第四节情感分析

最新推荐文章于 2023-09-27 13:01:02 发布

zsp1727988028

最新推荐文章于 2023-09-27 13:01:02 发布

阅读量119

点赞数

本文链接：https://blog.csdn.net/zsp1727988028/article/details/118540447

版权

本教程通过PyTorch和TorchText介绍情感分析，包括数据预处理、Word Averaging、RNN/LSTM、CNN模型的构建，并使用IMDb数据集进行训练和测试。

摘要由CSDN通过智能技术生成

学习目标

学习和训练文本分类模型
学习torchtext的基本使用方法
- BucketIterator
学习torch.nn的一些基本模型
- Conv2d

本notebook参考了https://github.com/bentrevett/pytorch-sentiment-analysis

在这份notebook中，我们会用PyTorch模型和TorchText再来做情感分析(检测一段文字的情感是正面的还是负面的)。我们会使用IMDb 数据集，即电影评论。

## 提供材料

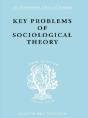 Key Problems Of Sociological Theory - Preview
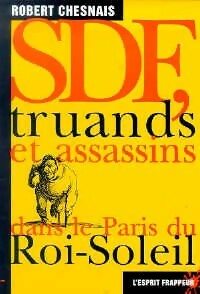 SDF, truands et assassins dans le Paris du Roi-Soleil - Robert Chesnais -  L'Esprit frappeur - Livre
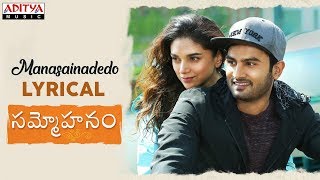 Manasainadedo Lyrical || Sammohanam Songs || Sudheer Babu, Aditi Rao Hydari chords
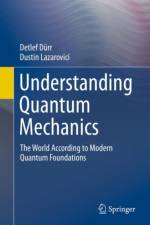 Understanding Quantum Mechanics af Detlef Durr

## 任务列表
A – 逐字抄录情感分析教程中从“本文链接：https://b”往下直到“MDb数据集进行训练和测试。”的全部内容。
B – 情感分析教程里用的是哪个数据集？

## 结果
A –
本文链接：https://blog.csdn.net/zsp1727988028/article/details/118540447

版权

本教程通过PyTorch和TorchText介绍情感分析，包括数据预处理、Word Averaging、RNN/LSTM、CNN模型的构建，并使用IMDb数据集进行训练和测试。

B – IMDb 数据集，即电影评论。